(Beginning of Given records)

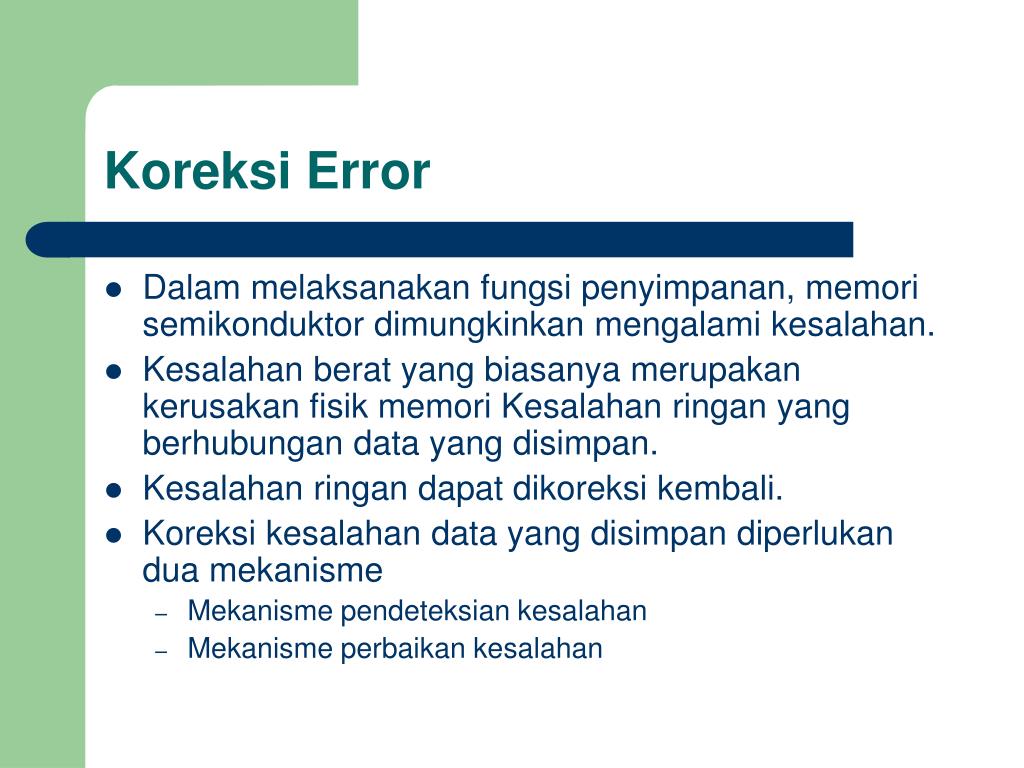 Koreksi Error

- Dalam melaksanakan fungsi penyimpanan, memori semikonduktor dimungkinkan mengalami kesalahan.
- Kesalahan berat yang biasanya merupakan kerusakan fisik memori Kesalahan ringan yang berhubungan data yang disimpan.
- Kesalahan ringan dapat dikoreksi kembali.
- Koreksi kesalahan data yang disimpan diperlukan dua mekanisme
  – Mekanisme pendeteksian kesalahan
  – Mekanisme perbaikan kesalahan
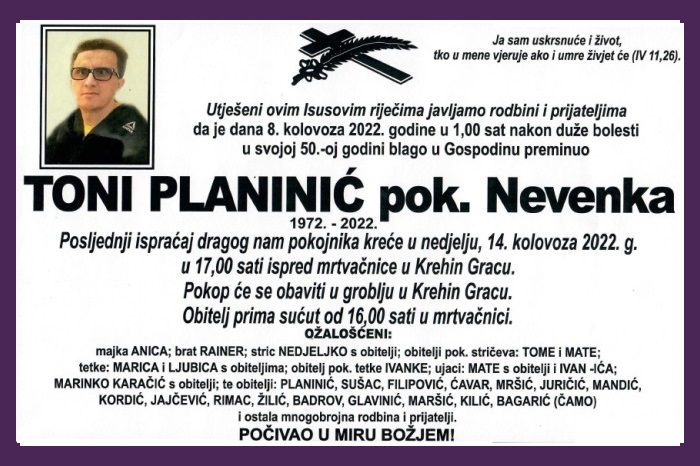 Ja sam uskrsnuće i život, tko u mene vjeruje ako i umre živjet će (IV 11,26).

Utješeni ovim Isusovim riječima javljamo rodbini i prijateljima da je dana 8. kolovoza 2022. godine u 1,00 sat nakon duže bolesti u svojoj 50.-oj godini blago u Gospodinu preminuo

TONI PLANINIĆ pok. Nevenka

1972. - 2022.

Posljednji ispraćaj dragog nam pokojnika kreće u nedjelju, 14. kolovoza 2022. g. u 17,00 sati ispred mrtvačnice u Krehin Gracu.

Pokop će se obaviti u groblju u Krehin Gracu.

Obitelj prima sućut od 16,00 sati u mrtvačnici.

OŽALOŠĆENI:

majka ANICA; brat RAINER; stric NEDJELJKO s obitelji; obitelji pok. stričeva: TOME i MATE; tetke: MARICA i LJUBICA s obiteljima; obitelj pok. tetke IVANKE; ujaci: MATE s obitelji i IVAN -IĆA; MARINKO KARAČIĆ s obitelji; te obitelji: PLANINIĆ, SUŠAC, FILIPOVIĆ, ĆAVAR, MRŠIĆ, JURIČIĆ, MANDIĆ, KORDIĆ, JAJČEVIĆ, RIMAC, ŽILIĆ, BADROV, GLAVINIĆ, MARŠIĆ, KILIĆ, BAGARIĆ (ČAMO) i ostala mnogobrojna rodbina i prijatelji.

POČIVAO U MIRU BOŽJEM!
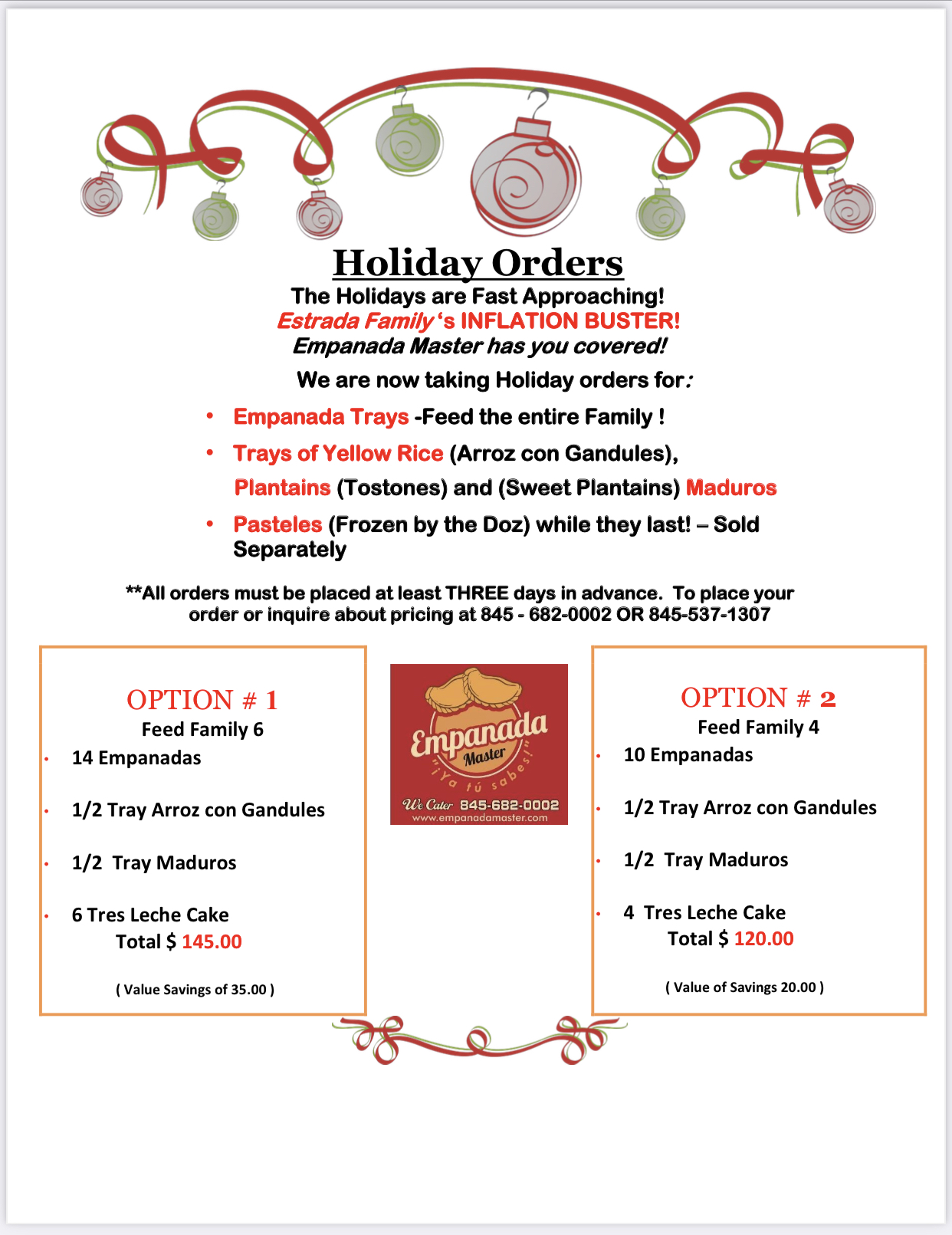 Holiday Orders
The Holidays are Fast Approaching!
Estrada Family's INFLATION BUSTER!
Empanada Master has you covered!

We are now taking Holiday orders for:

• Empanada Trays -Feed the entire Family !
• Trays of Yellow Rice (Arroz con Gandules), Plantains (Tostones) and (Sweet Plantains) Maduros
• Pasteles (Frozen by the Doz) while they last! – Sold Separately

**All orders must be placed at least THREE days in advance. To place your order or inquire about pricing at 845 - 682-0002 OR 845-537-1307

OPTION # 1
Feed Family 6
• 14 Empanadas
• 1/2 Tray Arroz con Gandules
• 1/2 Tray Maduros
• 6 Tres Leche Cake
Total $ 145.00
( Value Savings of 35.00 )

Empanada
Master
"¡Ya tú sabes!"
We Cater 845-682-0002
www.empanadamaster.com

OPTION # 2
Feed Family 4
• 10 Empanadas
• 1/2 Tray Arroz con Gandules
• 1/2 Tray Maduros
• 4 Tres Leche Cake
Total $ 120.00
( Value of Savings 20.00 )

(End of Given records)

What is needed. Repeat every line of the data exactly, but do not include pictures.

Solved exercise.
 Koreksi Error

- Dalam melaksanakan fungsi penyimpanan, memori semikonduktor dimungkinkan mengalami kesalahan.
- Kesalahan berat yang biasanya merupakan kerusakan fisik memori Kesalahan ringan yang berhubungan data yang disimpan.
- Kesalahan ringan dapat dikoreksi kembali.
- Koreksi kesalahan data yang disimpan diperlukan dua mekanisme
  – Mekanisme pendeteksian kesalahan
  – Mekanisme perbaikan kesalahan
 Ja sam uskrsnuće i život, tko u mene vjeruje ako i umre živjet će (IV 11,26).

Utješeni ovim Isusovim riječima javljamo rodbini i prijateljima da je dana 8. kolovoza 2022. godine u 1,00 sat nakon duže bolesti u svojoj 50.-oj godini blago u Gospodinu preminuo

TONI PLANINIĆ pok. Nevenka

1972. - 2022.

Posljednji ispraćaj dragog nam pokojnika kreće u nedjelju, 14. kolovoza 2022. g. u 17,00 sati ispred mrtvačnice u Krehin Gracu.

Pokop će se obaviti u groblju u Krehin Gracu.

Obitelj prima sućut od 16,00 sati u mrtvačnici.

OŽALOŠĆENI:

majka ANICA; brat RAINER; stric NEDJELJKO s obitelji; obitelji pok. stričeva: TOME i MATE; tetke: MARICA i LJUBICA s obiteljima; obitelj pok. tetke IVANKE; ujaci: MATE s obitelji i IVAN -IĆA; MARINKO KARAČIĆ s obitelji; te obitelji: PLANINIĆ, SUŠAC, FILIPOVIĆ, ĆAVAR, MRŠIĆ, JURIČIĆ, MANDIĆ, KORDIĆ, JAJČEVIĆ, RIMAC, ŽILIĆ, BADROV, GLAVINIĆ, MARŠIĆ, KILIĆ, BAGARIĆ (ČAMO) i ostala mnogobrojna rodbina i prijatelji.

POČIVAO U MIRU BOŽJEM!
 Holiday Orders
The Holidays are Fast Approaching!
Estrada Family's INFLATION BUSTER!
Empanada Master has you covered!

We are now taking Holiday orders for:

• Empanada Trays -Feed the entire Family !
• Trays of Yellow Rice (Arroz con Gandules), Plantains (Tostones) and (Sweet Plantains) Maduros
• Pasteles (Frozen by the Doz) while they last! – Sold Separately

**All orders must be placed at least THREE days in advance. To place your order or inquire about pricing at 845 - 682-0002 OR 845-537-1307

OPTION # 1
Feed Family 6
• 14 Empanadas
• 1/2 Tray Arroz con Gandules
• 1/2 Tray Maduros
• 6 Tres Leche Cake
Total $ 145.00
( Value Savings of 35.00 )

Empanada
Master
"¡Ya tú sabes!"
We Cater 845-682-0002
www.empanadamaster.com

OPTION # 2
Feed Family 4
• 10 Empanadas
• 1/2 Tray Arroz con Gandules
• 1/2 Tray Maduros
• 4 Tres Leche Cake
Total $ 120.00
( Value of Savings 20.00 )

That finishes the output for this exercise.